_Things to do:_
a) How would this sentence from the piece on the worst CEO of 2014 read in Spanish: "When the financial crisis hit, the bank’s ability to generate cash slowed, forcing Salgado to institute a variety of complex lending arrangements to prop up the empire."?
b) Can you retype the part of the piece on the worst CEO of 2014 between "The bank’s first" and "in the cold.", inclusive?
-- START Selected extract --
BBC - Capital - The worst CEOs of 2014: Number 1: Ricardo Espirito Santo Silva Salgado, Banco Espirito Santo (BES)
The worst CEO of the year goes to the head of the Salgado family of Portugal, the kingpin of an interlocking and complex set of entities that controlled the second-biggest bank in Portugal — and brought it to bankruptcy.

The bank’s first half loss this year was 3.6bn euros ($4.5bn), forcing the Portuguese government to inject 4.9bn euros ($6.1bn) into the bank as part of a restructuring that leaves Salgado, and many investors that went along with him, out in the cold.

BES was partially owned by Espirito Santo International (ESI), a family-controlled corporation consisting of dozens of nonfinancial businesses that relied on bank profits for start-up cash and ongoing working capital. When the financial crisis hit, the bank’s ability to generate cash slowed, forcing Salgado to institute a variety of complex lending arrangements to prop up the empire.
-- END Selected extract --
-- START Record list --
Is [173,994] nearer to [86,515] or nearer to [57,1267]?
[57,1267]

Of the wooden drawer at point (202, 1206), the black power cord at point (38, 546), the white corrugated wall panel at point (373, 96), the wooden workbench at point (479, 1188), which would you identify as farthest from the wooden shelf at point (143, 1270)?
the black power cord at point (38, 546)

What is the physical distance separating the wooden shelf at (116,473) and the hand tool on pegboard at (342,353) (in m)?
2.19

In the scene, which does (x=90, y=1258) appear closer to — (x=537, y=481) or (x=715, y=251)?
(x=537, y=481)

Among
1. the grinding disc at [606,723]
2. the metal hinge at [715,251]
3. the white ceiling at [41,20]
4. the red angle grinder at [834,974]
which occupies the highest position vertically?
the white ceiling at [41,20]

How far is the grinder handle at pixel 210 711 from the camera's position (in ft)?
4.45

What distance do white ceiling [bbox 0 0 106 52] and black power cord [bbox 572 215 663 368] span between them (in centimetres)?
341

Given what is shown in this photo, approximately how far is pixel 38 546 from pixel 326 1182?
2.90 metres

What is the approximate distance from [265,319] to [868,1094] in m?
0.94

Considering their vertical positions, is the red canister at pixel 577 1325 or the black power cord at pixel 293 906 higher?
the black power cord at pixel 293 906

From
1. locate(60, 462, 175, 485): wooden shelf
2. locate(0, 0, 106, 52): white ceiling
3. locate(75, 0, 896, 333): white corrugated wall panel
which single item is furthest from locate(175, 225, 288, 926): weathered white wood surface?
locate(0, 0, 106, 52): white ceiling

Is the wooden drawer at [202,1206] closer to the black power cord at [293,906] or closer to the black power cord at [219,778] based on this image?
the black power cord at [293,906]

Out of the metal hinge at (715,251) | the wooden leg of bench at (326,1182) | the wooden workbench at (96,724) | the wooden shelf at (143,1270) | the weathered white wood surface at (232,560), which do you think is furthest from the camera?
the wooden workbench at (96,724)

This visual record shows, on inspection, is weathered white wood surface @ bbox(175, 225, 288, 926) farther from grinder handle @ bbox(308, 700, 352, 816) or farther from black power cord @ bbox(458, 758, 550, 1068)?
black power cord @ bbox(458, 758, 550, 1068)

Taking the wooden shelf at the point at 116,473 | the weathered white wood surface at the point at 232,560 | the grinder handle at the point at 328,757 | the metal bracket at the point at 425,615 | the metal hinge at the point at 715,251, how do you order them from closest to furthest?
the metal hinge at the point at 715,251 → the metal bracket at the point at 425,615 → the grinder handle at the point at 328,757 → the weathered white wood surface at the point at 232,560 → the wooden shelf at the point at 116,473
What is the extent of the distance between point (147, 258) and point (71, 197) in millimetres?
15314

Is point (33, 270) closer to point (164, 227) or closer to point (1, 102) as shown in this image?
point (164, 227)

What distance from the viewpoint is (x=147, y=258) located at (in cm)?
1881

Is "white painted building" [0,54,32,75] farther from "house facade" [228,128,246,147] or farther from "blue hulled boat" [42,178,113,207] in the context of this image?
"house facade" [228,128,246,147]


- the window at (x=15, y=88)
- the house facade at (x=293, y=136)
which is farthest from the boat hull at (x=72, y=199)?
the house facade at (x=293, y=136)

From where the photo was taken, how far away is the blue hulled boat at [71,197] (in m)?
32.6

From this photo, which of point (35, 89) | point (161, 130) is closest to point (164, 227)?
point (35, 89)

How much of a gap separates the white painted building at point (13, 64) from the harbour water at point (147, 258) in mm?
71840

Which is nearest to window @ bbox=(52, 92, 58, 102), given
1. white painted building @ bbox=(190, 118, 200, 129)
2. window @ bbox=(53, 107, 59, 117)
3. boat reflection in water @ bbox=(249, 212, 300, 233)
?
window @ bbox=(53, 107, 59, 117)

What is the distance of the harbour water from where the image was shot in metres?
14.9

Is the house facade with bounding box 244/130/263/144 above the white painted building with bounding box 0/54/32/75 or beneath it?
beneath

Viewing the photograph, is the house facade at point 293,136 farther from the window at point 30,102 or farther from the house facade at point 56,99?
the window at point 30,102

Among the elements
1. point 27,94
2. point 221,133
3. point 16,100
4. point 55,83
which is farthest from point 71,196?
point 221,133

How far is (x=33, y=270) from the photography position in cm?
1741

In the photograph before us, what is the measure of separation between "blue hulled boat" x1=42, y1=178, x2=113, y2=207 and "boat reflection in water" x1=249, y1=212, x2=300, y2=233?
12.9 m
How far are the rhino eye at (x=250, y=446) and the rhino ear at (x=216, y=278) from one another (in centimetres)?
-- END Record list --
_Answers by task:_
a) Cuando estalló la crisis financiera, la capacidad del banco para generar efectivo se redujo, lo que obligó a Salgado a establecer diversos acuerdos de préstamo complejos para apuntalar el imperio.

b)
The bank’s first half loss this year was 3.6bn euros ($4.5bn), forcing the Portuguese government to inject 4.9bn euros ($6.1bn) into the bank as part of a restructuring that leaves Salgado, and many investors that went along with him, out in the cold.